**Task requirements:**
Return the data below unchanged, without images.

Source records:

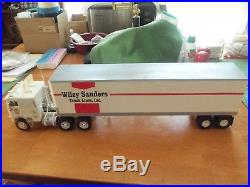 AMT 1/25 scale truck and trailer built Sanders Trucking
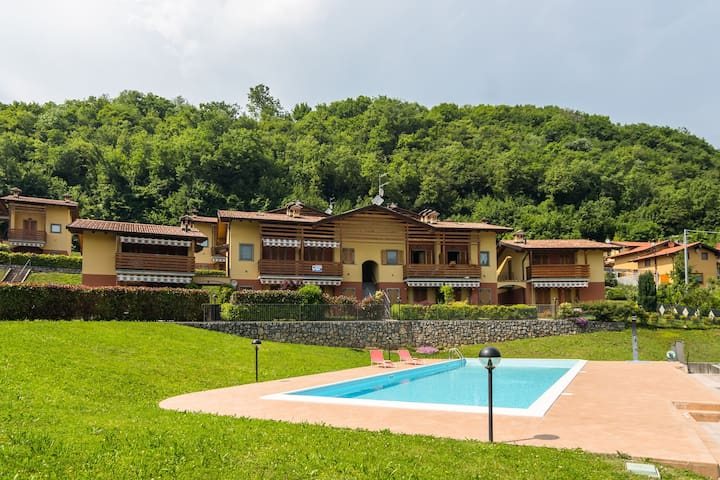 Ruhiges Appartement in Bianzano, Italien mit Swimmingpool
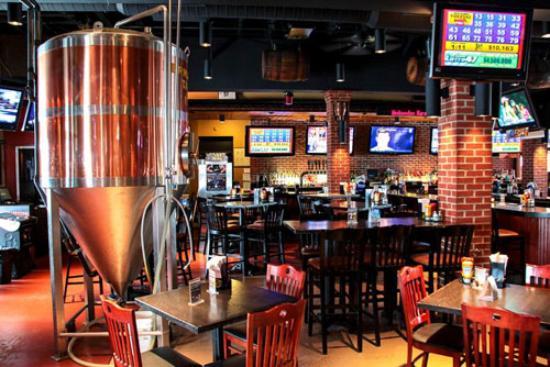 Great Baraboo Brewing Co.: Great Baraboo bar area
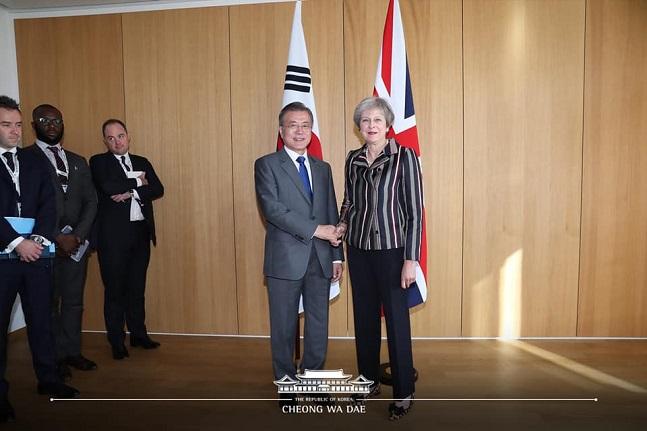 아셈 정상회의 참석한 문재인 대통령이 19일 오후(현지시각) 벨기에 브뤼셀 유럽연합이사회 본부에서 테레사 메이 영국 총리를 만나 악수하고 있다.ⓒ청와대 페이스북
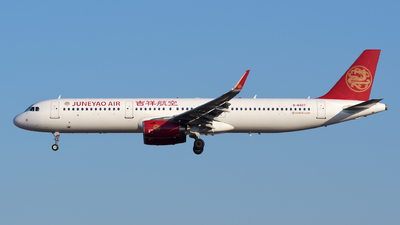 A picture of B8407 - Airbus A321231 - Juneyao Airlines - © sunshy0621
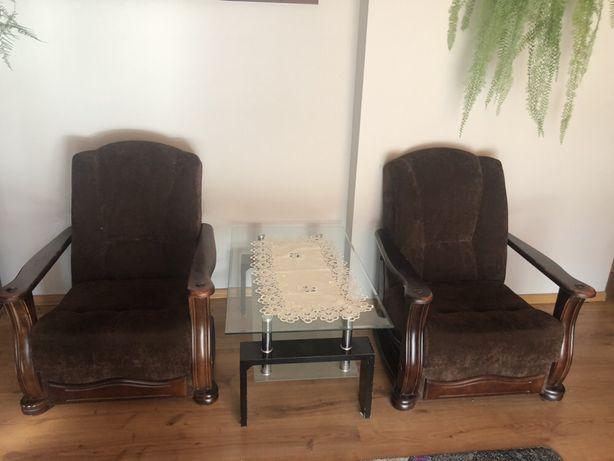 Dwa fotele i szklana ława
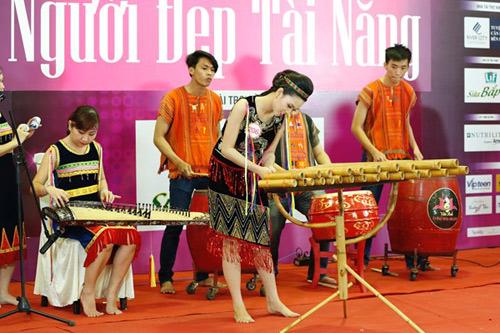 Độc đáo phần thi tài năng của người đẹp Hoa hậu Việt Nam 2016 - 6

**Output:**
 AMT 1/25 scale truck and trailer built Sanders Trucking
 Ruhiges Appartement in Bianzano, Italien mit Swimmingpool
 Great Baraboo Brewing Co.: Great Baraboo bar area
 아셈 정상회의 참석한 문재인 대통령이 19일 오후(현지시각) 벨기에 브뤼셀 유럽연합이사회 본부에서 테레사 메이 영국 총리를 만나 악수하고 있다.ⓒ청와대 페이스북
 A picture of B8407 - Airbus A321231 - Juneyao Airlines - © sunshy0621
 Dwa fotele i szklana ława
 Độc đáo phần thi tài năng của người đẹp Hoa hậu Việt Nam 2016 - 6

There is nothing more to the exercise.